Article 18 - Conditions d’application et de suivi du présent accord
18.1 - Durée de l’accord
Le présent accord est conclu pour une durée indéterminée. Il sera applicable à compter du lendemain du jour de l’accomplissement des formalités de dépôt prévues à l’article 19.4 du présent accord et au plus tard le 31 juillet 2024
18.2 - Dénonciation
Le présent accord peut être dénoncé à tout moment, sous préavis de trois mois, par l'une ou l'autre des parties signataires, dans les conditions prévues à l'article L 2261-9 du Code du travail, par lettre recommandée avec accusé de réception adressée par l'auteur de la dénonciation à tous les signataires de l’accord.
Dans une telle hypothèse, la dénonciation devra faire l’objet des mêmes formalités de publicité et de dépôt que celles accomplies lors de la signature du présent accord.
En outre, les parties se réuniront pendant la durée du préavis pour discuter des possibilités d’un nouvel accord.
18.3 - Révision
Conformément aux dispositions de l’article L 2222-5 du Code du travail, toute modification du présent accord jugée nécessaire par l’une des parties signataires pourra faire l’objet d’un avenant de révision.
Cet avenant donnera lieu aux mêmes formalités de publicité et de dépôt que celles accomplies lors de la signature du présent accord.
18.4 - Formalités et Publicité
La validité du présent accord est subordonnée à sa signature par la majorité des membres du CSE représentant la majorité des suffrages exprimés lors des dernières élections professionnelles.
Conformément aux dispositions du code du travail et notamment l’article L.2231-6 du code du travail, le présent accord sera déposé en version numérique sur la plateforme du ministère du travail :
Ce dépôt sur plateforme vaut dépôt auprès de la DIRECCTE 69 et donne lieu à un récépissé de dépôt. Le dépôt s’accompagnera des pièces suivantes :
un exemplaire au format Pdf, intégral, signé par les parties ;
un exemplaire au format docx (sans nom, prénom, paraphe ou signature d'une personne physique et sans les éléments confidentiels en cas de demande de publication partielle ou d'éléments portant atteinte aux intérêts stratégiques de la société)
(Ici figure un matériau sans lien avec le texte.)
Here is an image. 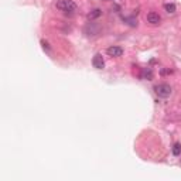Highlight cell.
Wrapping results in <instances>:
<instances>
[{
	"mask_svg": "<svg viewBox=\"0 0 181 181\" xmlns=\"http://www.w3.org/2000/svg\"><path fill=\"white\" fill-rule=\"evenodd\" d=\"M57 9L61 11H64V13H70V14H74L75 11L78 10V6L72 2V0H58L55 3Z\"/></svg>",
	"mask_w": 181,
	"mask_h": 181,
	"instance_id": "obj_1",
	"label": "cell"
},
{
	"mask_svg": "<svg viewBox=\"0 0 181 181\" xmlns=\"http://www.w3.org/2000/svg\"><path fill=\"white\" fill-rule=\"evenodd\" d=\"M154 92L160 96V98H168L171 95V86L168 84H160V85L154 86Z\"/></svg>",
	"mask_w": 181,
	"mask_h": 181,
	"instance_id": "obj_2",
	"label": "cell"
},
{
	"mask_svg": "<svg viewBox=\"0 0 181 181\" xmlns=\"http://www.w3.org/2000/svg\"><path fill=\"white\" fill-rule=\"evenodd\" d=\"M106 52H107V55H111V57H120L123 54V48L112 45V47H109L106 50Z\"/></svg>",
	"mask_w": 181,
	"mask_h": 181,
	"instance_id": "obj_3",
	"label": "cell"
},
{
	"mask_svg": "<svg viewBox=\"0 0 181 181\" xmlns=\"http://www.w3.org/2000/svg\"><path fill=\"white\" fill-rule=\"evenodd\" d=\"M92 64L96 70H102V68L105 67V61L100 54H95V57H93V59H92Z\"/></svg>",
	"mask_w": 181,
	"mask_h": 181,
	"instance_id": "obj_4",
	"label": "cell"
},
{
	"mask_svg": "<svg viewBox=\"0 0 181 181\" xmlns=\"http://www.w3.org/2000/svg\"><path fill=\"white\" fill-rule=\"evenodd\" d=\"M147 21L150 23V24H153V26H156V24H159V23L161 21V17H160L157 13L152 11V13H149L147 14Z\"/></svg>",
	"mask_w": 181,
	"mask_h": 181,
	"instance_id": "obj_5",
	"label": "cell"
},
{
	"mask_svg": "<svg viewBox=\"0 0 181 181\" xmlns=\"http://www.w3.org/2000/svg\"><path fill=\"white\" fill-rule=\"evenodd\" d=\"M100 14H102V10H100V9H93L88 14V20H95V19H98Z\"/></svg>",
	"mask_w": 181,
	"mask_h": 181,
	"instance_id": "obj_6",
	"label": "cell"
},
{
	"mask_svg": "<svg viewBox=\"0 0 181 181\" xmlns=\"http://www.w3.org/2000/svg\"><path fill=\"white\" fill-rule=\"evenodd\" d=\"M141 79H147V81L153 79V71L150 70V68L143 70V72H141Z\"/></svg>",
	"mask_w": 181,
	"mask_h": 181,
	"instance_id": "obj_7",
	"label": "cell"
},
{
	"mask_svg": "<svg viewBox=\"0 0 181 181\" xmlns=\"http://www.w3.org/2000/svg\"><path fill=\"white\" fill-rule=\"evenodd\" d=\"M164 9H166L167 13H175V4H173V3L164 4Z\"/></svg>",
	"mask_w": 181,
	"mask_h": 181,
	"instance_id": "obj_8",
	"label": "cell"
},
{
	"mask_svg": "<svg viewBox=\"0 0 181 181\" xmlns=\"http://www.w3.org/2000/svg\"><path fill=\"white\" fill-rule=\"evenodd\" d=\"M181 153V144L180 143H174L173 146V154L174 156H180Z\"/></svg>",
	"mask_w": 181,
	"mask_h": 181,
	"instance_id": "obj_9",
	"label": "cell"
},
{
	"mask_svg": "<svg viewBox=\"0 0 181 181\" xmlns=\"http://www.w3.org/2000/svg\"><path fill=\"white\" fill-rule=\"evenodd\" d=\"M123 20H125V21L127 23L129 26H132V27H136V26H137V20H136V19H133V17H132V19L126 17V19H123Z\"/></svg>",
	"mask_w": 181,
	"mask_h": 181,
	"instance_id": "obj_10",
	"label": "cell"
},
{
	"mask_svg": "<svg viewBox=\"0 0 181 181\" xmlns=\"http://www.w3.org/2000/svg\"><path fill=\"white\" fill-rule=\"evenodd\" d=\"M106 2H107V0H106Z\"/></svg>",
	"mask_w": 181,
	"mask_h": 181,
	"instance_id": "obj_11",
	"label": "cell"
}]
</instances>
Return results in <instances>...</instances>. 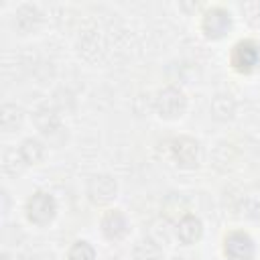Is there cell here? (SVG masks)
<instances>
[{"label":"cell","mask_w":260,"mask_h":260,"mask_svg":"<svg viewBox=\"0 0 260 260\" xmlns=\"http://www.w3.org/2000/svg\"><path fill=\"white\" fill-rule=\"evenodd\" d=\"M152 106H154V110H156V114L160 118L175 120V118H181L183 116V112L187 108V98H185V93L179 87L169 85V87H162L156 93Z\"/></svg>","instance_id":"6da1fadb"},{"label":"cell","mask_w":260,"mask_h":260,"mask_svg":"<svg viewBox=\"0 0 260 260\" xmlns=\"http://www.w3.org/2000/svg\"><path fill=\"white\" fill-rule=\"evenodd\" d=\"M57 213V203L53 199V195L45 193V191H37L28 197L26 201V217L28 221H32L35 225H47Z\"/></svg>","instance_id":"7a4b0ae2"},{"label":"cell","mask_w":260,"mask_h":260,"mask_svg":"<svg viewBox=\"0 0 260 260\" xmlns=\"http://www.w3.org/2000/svg\"><path fill=\"white\" fill-rule=\"evenodd\" d=\"M171 154L173 160L183 169H193L201 160V144L195 138L179 136L171 142Z\"/></svg>","instance_id":"3957f363"},{"label":"cell","mask_w":260,"mask_h":260,"mask_svg":"<svg viewBox=\"0 0 260 260\" xmlns=\"http://www.w3.org/2000/svg\"><path fill=\"white\" fill-rule=\"evenodd\" d=\"M256 252L254 240L246 232H232L223 240V254L230 260H252Z\"/></svg>","instance_id":"277c9868"},{"label":"cell","mask_w":260,"mask_h":260,"mask_svg":"<svg viewBox=\"0 0 260 260\" xmlns=\"http://www.w3.org/2000/svg\"><path fill=\"white\" fill-rule=\"evenodd\" d=\"M118 185L112 175H93L87 183V197L95 205H106L116 197Z\"/></svg>","instance_id":"5b68a950"},{"label":"cell","mask_w":260,"mask_h":260,"mask_svg":"<svg viewBox=\"0 0 260 260\" xmlns=\"http://www.w3.org/2000/svg\"><path fill=\"white\" fill-rule=\"evenodd\" d=\"M201 28H203V32H205L209 39H221V37L232 28L230 12L223 10V8H219V6L209 8V10L203 14Z\"/></svg>","instance_id":"8992f818"},{"label":"cell","mask_w":260,"mask_h":260,"mask_svg":"<svg viewBox=\"0 0 260 260\" xmlns=\"http://www.w3.org/2000/svg\"><path fill=\"white\" fill-rule=\"evenodd\" d=\"M260 63V47L254 41H240L234 45L232 51V65L238 71H252Z\"/></svg>","instance_id":"52a82bcc"},{"label":"cell","mask_w":260,"mask_h":260,"mask_svg":"<svg viewBox=\"0 0 260 260\" xmlns=\"http://www.w3.org/2000/svg\"><path fill=\"white\" fill-rule=\"evenodd\" d=\"M128 219L120 209H110L102 217V232L108 240H122L128 234Z\"/></svg>","instance_id":"ba28073f"},{"label":"cell","mask_w":260,"mask_h":260,"mask_svg":"<svg viewBox=\"0 0 260 260\" xmlns=\"http://www.w3.org/2000/svg\"><path fill=\"white\" fill-rule=\"evenodd\" d=\"M203 234V223L199 217H195L193 213H187L183 215L179 221H177V238L183 242V244H195Z\"/></svg>","instance_id":"9c48e42d"},{"label":"cell","mask_w":260,"mask_h":260,"mask_svg":"<svg viewBox=\"0 0 260 260\" xmlns=\"http://www.w3.org/2000/svg\"><path fill=\"white\" fill-rule=\"evenodd\" d=\"M37 128L43 132V134H51L55 132L59 126H61V120H59V114L57 110H53L49 104H43L35 110V116H32Z\"/></svg>","instance_id":"30bf717a"},{"label":"cell","mask_w":260,"mask_h":260,"mask_svg":"<svg viewBox=\"0 0 260 260\" xmlns=\"http://www.w3.org/2000/svg\"><path fill=\"white\" fill-rule=\"evenodd\" d=\"M39 16H41V12H39L37 6H32V4H22V6H18L16 12H14V26L18 28V32L24 35V32H28L30 28L37 26Z\"/></svg>","instance_id":"8fae6325"},{"label":"cell","mask_w":260,"mask_h":260,"mask_svg":"<svg viewBox=\"0 0 260 260\" xmlns=\"http://www.w3.org/2000/svg\"><path fill=\"white\" fill-rule=\"evenodd\" d=\"M18 156L24 165H37L45 156V144L39 138H26L18 146Z\"/></svg>","instance_id":"7c38bea8"},{"label":"cell","mask_w":260,"mask_h":260,"mask_svg":"<svg viewBox=\"0 0 260 260\" xmlns=\"http://www.w3.org/2000/svg\"><path fill=\"white\" fill-rule=\"evenodd\" d=\"M22 122V110L16 104H4L0 108V126L4 132H12Z\"/></svg>","instance_id":"4fadbf2b"},{"label":"cell","mask_w":260,"mask_h":260,"mask_svg":"<svg viewBox=\"0 0 260 260\" xmlns=\"http://www.w3.org/2000/svg\"><path fill=\"white\" fill-rule=\"evenodd\" d=\"M236 112V102L232 95L228 93H217L211 102V114L217 118V120H230Z\"/></svg>","instance_id":"5bb4252c"},{"label":"cell","mask_w":260,"mask_h":260,"mask_svg":"<svg viewBox=\"0 0 260 260\" xmlns=\"http://www.w3.org/2000/svg\"><path fill=\"white\" fill-rule=\"evenodd\" d=\"M134 260H162V250L152 240H142L134 248Z\"/></svg>","instance_id":"9a60e30c"},{"label":"cell","mask_w":260,"mask_h":260,"mask_svg":"<svg viewBox=\"0 0 260 260\" xmlns=\"http://www.w3.org/2000/svg\"><path fill=\"white\" fill-rule=\"evenodd\" d=\"M67 258H69V260H93V258H95V250L91 248L89 242L79 240V242H75V244L69 248Z\"/></svg>","instance_id":"2e32d148"},{"label":"cell","mask_w":260,"mask_h":260,"mask_svg":"<svg viewBox=\"0 0 260 260\" xmlns=\"http://www.w3.org/2000/svg\"><path fill=\"white\" fill-rule=\"evenodd\" d=\"M179 260H181V258H179Z\"/></svg>","instance_id":"e0dca14e"}]
</instances>
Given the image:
Une copie du PV du résultat du vote des dernières élections du CSE ;
Un exemplaire signé à adresser au greffe du Conseil de prud’hommes de Lyon ;
Un exemplaire étant établi pour l’entreprise, et un exemplaire pour les élus du personnel.
Article 19 - Entrée en vigueur
Les dispositions du présent dispositif s’appliquent à compter du 1er juin 2024
Le présent accord est affiché sur les panneaux d’affichage et un exemplaire est tenu à la disposition du personnel.